▶ _Questions to answer_:
• 1. According to the text on multimodal sentiment analysis, which open-source toolkit is available for extracting visual features?
• 2. Give the passage of the multimodal sentiment analysis text from "Similar to the traditional" to "in the analysis.", switching out "neutral" for "mixed".
• 3. Say whether each statement agrees with the text on multimodal sentiment analysis, answering yes or no and quoting the deciding words: (a) OpenSMILE and Praat are open-source toolkits for extracting audio features. (b) Trimodal sentiment analysis incorporates two modalities. (c) Smile is considered one of the least predictive visual cues.

──────── Text section

= Multimodal sentiment analysis =

Technology for sentiment analysis

Multimodal sentiment analysis is a technology for traditional text-based sentiment analysis, which includes modalities such as audio and visual data. It can be bimodal, which includes different combinations of two modalities, or trimodal, which incorporates three modalities. With the extensive amount of social media data available online in different forms such as videos and images, the conventional text-based sentiment analysis has evolved into more complex models of multimodal sentiment analysis, which can be applied in the development of virtual assistants, analysis of YouTube movie reviews, analysis of news videos, and emotion recognition (sometimes known as emotion detection) such as depression monitoring, among others.

Similar to the traditional sentiment analysis, one of the most basic task in multimodal sentiment analysis is sentiment classification, which classifies different sentiments into categories such as positive, negative, or neutral. The complexity of analyzing text, audio, and visual features to perform such a task requires the application of different fusion techniques, such as feature-level, decision-level, and hybrid fusion. The performance of these fusion techniques and the classification algorithms applied, are influenced by the type of textual, audio, and visual features employed in the analysis.

== Features ==
Feature engineering, which involves the selection of features that are fed into machine learning algorithms, plays a key role in the sentiment classification performance. In multimodal sentiment analysis, a combination of different textual, audio, and visual features are employed.

=== Textual features ===
Similar to the conventional text-based sentiment analysis, some of the most commonly used textual features in multimodal sentiment analysis are unigrams and n-grams, which are basically a sequence of words in a given textual document. These features are applied using bag-of-words or bag-of-concepts feature representations, in which words or concepts are represented as vectors in a suitable space.

=== Audio features ===
Sentiment and emotion characteristics are prominent in different phonetic and prosodic properties contained in audio features. Some of the most important audio features employed in multimodal sentiment analysis are mel-frequency cepstrum (MFCC), spectral centroid, spectral flux, beat histogram, beat sum, strongest beat, pause duration, and pitch. OpenSMILE and Praat are popular open-source toolkits for extracting such audio features.

=== Visual features ===
One of the main advantages of analyzing videos with respect to texts alone, is the presence of rich sentiment cues in visual data. Visual features include facial expressions, which are of paramount importance in capturing sentiments and emotions, as they are a main channel of forming a person's present state of mind. Specifically, smile, is considered to be one of the most predictive visual cues in multimodal sentiment analysis. OpenFace is an open-source facial analysis toolkit available for extracting and understanding such visual features.

────────────────
──────── Data shown

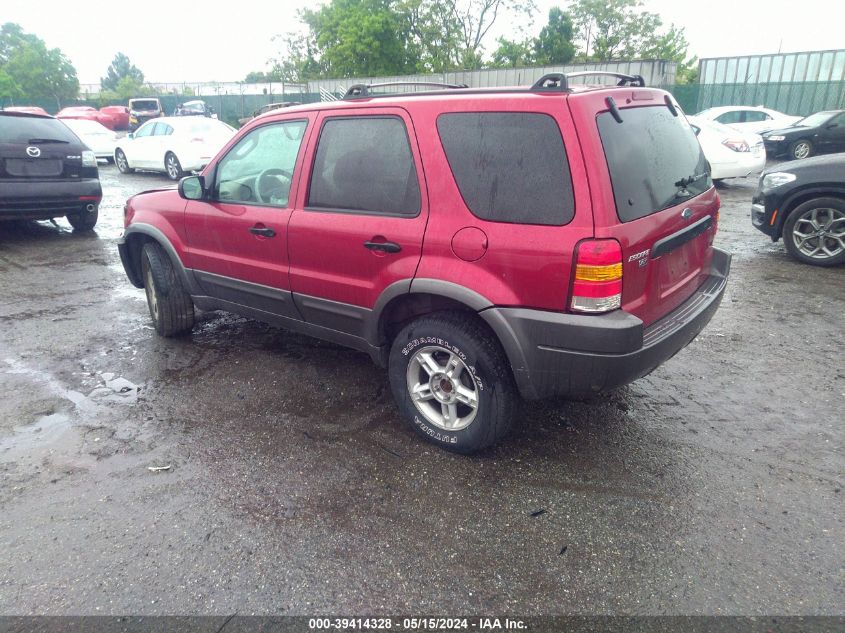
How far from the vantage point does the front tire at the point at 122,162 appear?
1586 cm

────────────────
──────── Data shown

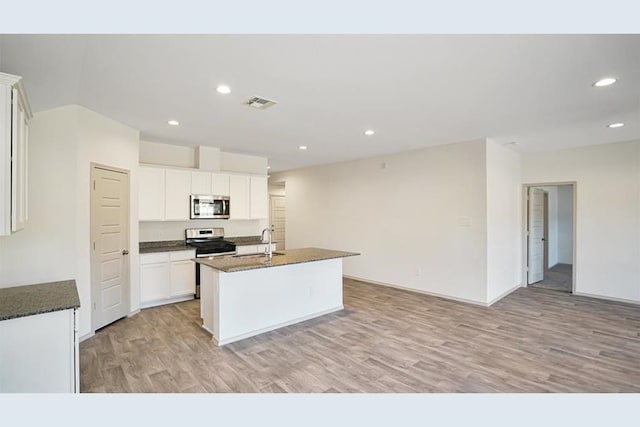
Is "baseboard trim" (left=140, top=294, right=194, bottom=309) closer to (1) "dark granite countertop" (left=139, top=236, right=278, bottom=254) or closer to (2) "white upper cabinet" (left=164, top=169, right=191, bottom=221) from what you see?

────────────────

▶ _Responses by item number_:
• 1. OpenFace

• 2.
Similar to the traditional sentiment analysis, one of the most basic task in multimodal sentiment analysis is sentiment classification, which classifies different sentiments into categories such as positive, negative, or mixed. The complexity of analyzing text, audio, and visual features to perform such a task requires the application of different fusion techniques, such as feature-level, decision-level, and hybrid fusion. The performance of these fusion techniques and the classification algorithms applied, are influenced by the type of textual, audio, and visual features employed in the analysis.

• 3.
(a) Yes: "OpenSMILE and Praat are popular open-source toolkits for extracting such audio features."
(b) No: "trimodal, which incorporates three modalities"
(c) No: "smile, is considered to be one of the most predictive visual cues in multimodal sentiment analysis"